Lucy made an impatient face at her. She threw back the tress of hair. “I hate it,” said she.

Rose began to feel awkward. She noticed Mrs. Ayres's anxious regard of her daughter, and she thought with disgust that Lucy Ayres was not so sweet a girl as she had seemed. However, she felt an odd kind of sympathy and pity for her. Lucy's pretty face and her white wrapper seemed alike awry with nervous suffering, which the other girl dimly understood, although it was the understanding of a normal character with regard to an abnormal one.

Rose resolved to change the subject. “I did enjoy your singing so much this morning,” she said.

“Thank you,” replied Lucy, but a look of alarm instead of pleasure appeared upon her face, which Rose was astonished to see in the mother's likewise.

“I feel so sorry for poor Miss Hart, because I cannot think for a moment that she was guilty of what they accused her of,” said Rose, “that I don't like to say anything about her singing. But I will say this much: I did enjoy yours.”

“Thank you,” said Lucy again. Her look of mortal terror deepened.

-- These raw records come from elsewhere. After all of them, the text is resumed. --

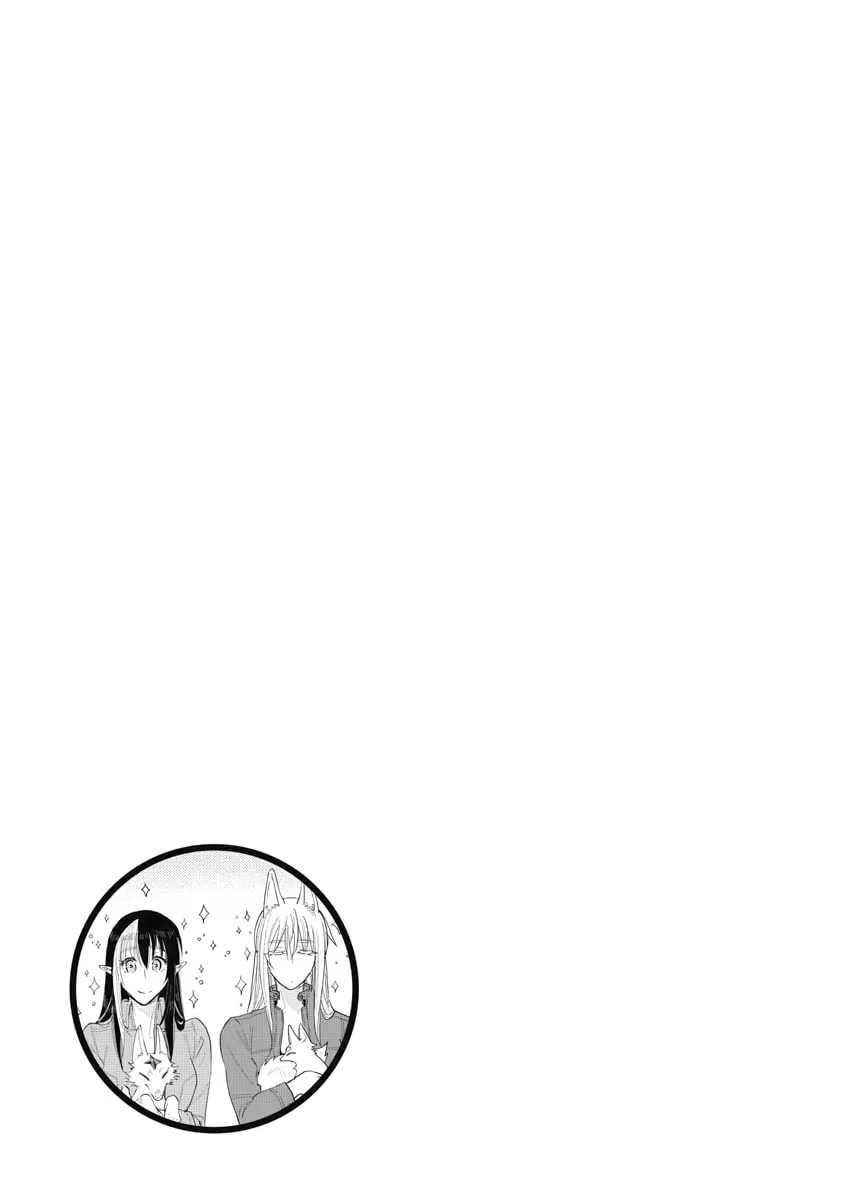Read The New Gate chapter 37 image 30 on Lezhin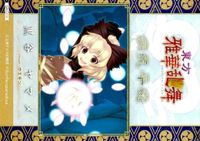 toho-14 カード 東方 雅華乱舞 美少女 キラ 黒谷 ヤマメ サエモン サムネイル 2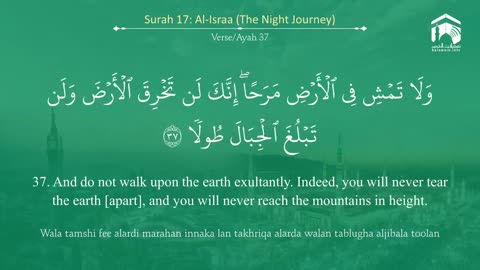 Surah Al-Israa (17) | Islamic Knowledge.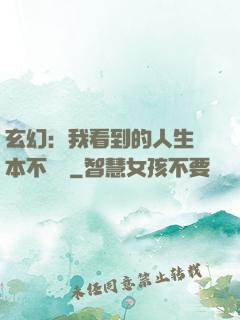 玄幻：我看到的人生劇本不對勁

From being aggressively nervous, she looked on the verge of a collapse.

Mrs. Ayres rose, went to Lucy's closet, and returned with a bottle of wine and a glass. “Here,” she said, as she poured out the red liquor. “You had better drink this, dear. You know Dr. Wallace said you must drink port wine, and you are all tired out with your singing this morning.”

Lucy seized the glass and drank the wine eagerly.

“It must be a nervous strain,” said Rose, “to stand up there, before such a crowded audience as there was this morning, and sing.”

“Yes, it is,” agreed Mrs. Ayres, in a harsh voice, “and especially when anybody isn't used to it. Lucy is not at all strong.”